How do you mitigate data security and privacy issues in this new AI world?
That was the topic of a discussion hosted by Fasoo at the 2023 Gartner Security and Risk Management Summit.
Fasoo CTO and COO Ron Arden spoke with Tad Mielnicki, Co-Founder and COO of Overwatch Data, and Jamie Holcombe, CIO of the US Patent and Trademark Office, about the challenges of using generative AI responsibly.
In Part 1 of this conversation, we focused on the potential risks of using generative AI and some measures to mitigate them.
What advice does our panel have for organizations as they try to manage the risks of using AI while enjoying the benefits? Find out in Part 2 of the conversation:
Ron Arden: If we went back six or seven months ago and started thinking about the post-COVID world and cybersecurity, everybody’s had to deal with the same thing. A hybrid workplace, because people are everywhere doing whatever. And a lot of organizations are trying to implement zero-trust platforms because we need to start thinking about our data in a different way. There’s no such thing as a walled garden anymore. We really need to think about how we explicitly trust human beings and machines to decide how we access data.

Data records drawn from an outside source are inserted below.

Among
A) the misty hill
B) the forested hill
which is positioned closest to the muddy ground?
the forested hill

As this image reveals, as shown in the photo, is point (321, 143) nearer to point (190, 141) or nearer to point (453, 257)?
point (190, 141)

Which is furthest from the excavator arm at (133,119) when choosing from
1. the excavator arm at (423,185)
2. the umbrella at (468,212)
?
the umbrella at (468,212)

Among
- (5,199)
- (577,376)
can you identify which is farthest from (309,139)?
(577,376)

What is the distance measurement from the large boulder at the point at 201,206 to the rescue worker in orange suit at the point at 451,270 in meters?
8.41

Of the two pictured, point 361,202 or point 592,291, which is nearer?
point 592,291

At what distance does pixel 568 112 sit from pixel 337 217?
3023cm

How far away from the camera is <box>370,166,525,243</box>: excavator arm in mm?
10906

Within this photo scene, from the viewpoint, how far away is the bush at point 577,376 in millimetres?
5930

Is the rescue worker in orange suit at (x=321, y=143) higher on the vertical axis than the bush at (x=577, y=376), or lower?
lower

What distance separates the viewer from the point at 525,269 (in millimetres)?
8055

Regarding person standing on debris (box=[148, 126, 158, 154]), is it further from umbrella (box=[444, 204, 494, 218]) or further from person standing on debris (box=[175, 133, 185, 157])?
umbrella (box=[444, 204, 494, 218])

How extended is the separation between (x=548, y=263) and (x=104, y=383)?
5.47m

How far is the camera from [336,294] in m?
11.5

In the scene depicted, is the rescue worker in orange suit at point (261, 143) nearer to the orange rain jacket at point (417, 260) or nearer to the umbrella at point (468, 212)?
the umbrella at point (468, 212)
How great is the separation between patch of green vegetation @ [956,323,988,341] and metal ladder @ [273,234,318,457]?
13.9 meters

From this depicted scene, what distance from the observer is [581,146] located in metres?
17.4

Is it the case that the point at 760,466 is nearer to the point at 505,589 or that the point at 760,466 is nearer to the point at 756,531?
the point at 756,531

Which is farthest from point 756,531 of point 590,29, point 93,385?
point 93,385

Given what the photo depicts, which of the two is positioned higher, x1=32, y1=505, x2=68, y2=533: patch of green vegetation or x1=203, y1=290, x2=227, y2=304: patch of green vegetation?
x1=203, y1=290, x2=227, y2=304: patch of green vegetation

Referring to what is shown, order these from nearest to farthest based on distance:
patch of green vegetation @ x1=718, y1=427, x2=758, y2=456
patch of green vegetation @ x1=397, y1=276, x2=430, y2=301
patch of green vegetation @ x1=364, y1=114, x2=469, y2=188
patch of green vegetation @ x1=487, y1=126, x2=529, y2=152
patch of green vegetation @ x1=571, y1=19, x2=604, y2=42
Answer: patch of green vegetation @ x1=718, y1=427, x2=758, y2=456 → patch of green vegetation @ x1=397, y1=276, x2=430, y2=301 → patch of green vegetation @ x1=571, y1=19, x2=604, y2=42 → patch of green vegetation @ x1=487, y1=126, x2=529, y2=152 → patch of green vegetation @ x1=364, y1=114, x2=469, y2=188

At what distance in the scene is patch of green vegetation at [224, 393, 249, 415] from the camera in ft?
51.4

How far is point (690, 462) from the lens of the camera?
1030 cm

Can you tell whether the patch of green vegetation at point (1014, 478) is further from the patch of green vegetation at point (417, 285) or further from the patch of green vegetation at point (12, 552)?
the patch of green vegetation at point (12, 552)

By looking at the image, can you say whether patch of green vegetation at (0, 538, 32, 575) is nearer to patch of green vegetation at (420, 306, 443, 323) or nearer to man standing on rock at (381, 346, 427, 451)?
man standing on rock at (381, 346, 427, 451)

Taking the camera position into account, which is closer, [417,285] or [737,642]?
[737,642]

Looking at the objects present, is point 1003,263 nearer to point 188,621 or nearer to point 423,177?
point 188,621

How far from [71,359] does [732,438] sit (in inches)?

And then suddenly, this thing called ChatGPT came along.
Now, AI is not brand new, but all of a sudden, this thing went from nothing to 100 million people around the planet beginning to use it. We need to start thinking about how are we actually going to use this and what are some of the issues around it.
Gartner has a couple of interesting predictions. In a couple of years, there are going to be a lot of companies using AI or generative AI specifically to generate outbound marketing messages. And a few more years down the road, we’ll see a major blockbuster film where the vast majority of it is produced by AI.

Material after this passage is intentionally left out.